I'm using a foreach loop to try and speed up some data processing I'm doing. I'd upload the full code, but its about 2k lines long so that doesn't seem worthwhile. Basically, I have a bunch of matrices (15 wide and 300 to 1500 long) that I need to pass through Mplus using mclust. I have a for loop which wraps around the foreach loop, which contains the mclust model fitting. Something like this:
registerDoParallel(4)
for (i in 1:10) {
if (i==1) {data=load(file.rda)} #I've broken the data into 10 smaller chunks
if (i==2) ...
out <- foreach (sim=1:length(data), .packages=c('mclust','MplusAutomation')) %dopar% {
#Proceed to fit various models in Mplus and saving the important output to a matrix as
results[1:130]
#this is so the thing that gets reported is the list of results I need and not a singular value.
}
if (i==1) {save(out, "out.file.rda")}
if (i==2) ...
}
Anyway, I know the code works on smaller data batches (for instance, if I tell it to run only on the first ten in each of the datasets, it can run clean through without issue. However, when I ramp this up to running on the full dataset, I get errors like this:
Error in { : task 175 failed - "cannot open the connection"
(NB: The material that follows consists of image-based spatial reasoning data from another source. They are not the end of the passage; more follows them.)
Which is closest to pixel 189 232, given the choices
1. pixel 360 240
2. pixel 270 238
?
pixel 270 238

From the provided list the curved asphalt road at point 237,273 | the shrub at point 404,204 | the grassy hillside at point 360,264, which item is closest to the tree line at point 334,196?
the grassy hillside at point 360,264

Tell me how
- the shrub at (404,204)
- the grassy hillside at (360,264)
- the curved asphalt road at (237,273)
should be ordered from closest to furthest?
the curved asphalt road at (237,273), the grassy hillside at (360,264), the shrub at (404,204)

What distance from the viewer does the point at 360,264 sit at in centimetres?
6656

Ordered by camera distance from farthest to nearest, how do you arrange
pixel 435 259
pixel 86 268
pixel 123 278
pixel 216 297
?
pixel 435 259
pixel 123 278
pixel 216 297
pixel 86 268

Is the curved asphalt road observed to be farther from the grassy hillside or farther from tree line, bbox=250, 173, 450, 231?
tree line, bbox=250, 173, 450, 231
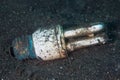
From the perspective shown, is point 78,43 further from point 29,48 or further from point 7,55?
point 7,55

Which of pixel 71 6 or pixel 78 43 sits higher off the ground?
pixel 71 6

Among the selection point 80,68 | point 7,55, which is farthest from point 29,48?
point 80,68

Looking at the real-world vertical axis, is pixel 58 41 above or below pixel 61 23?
below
It seems to happen at different points during the script, not always at the same time/place. I've tried messing with how many cores it uses (4-6), how much data it loads in at any one time (all 6.6 GB at once to 1/10th of that), I've increased the working memory (memory.limit(size=56000)), but none of these changes have allowed the code to run without error. In fact, it's never managed to complete one of the i loops through yet.
Any suggestions?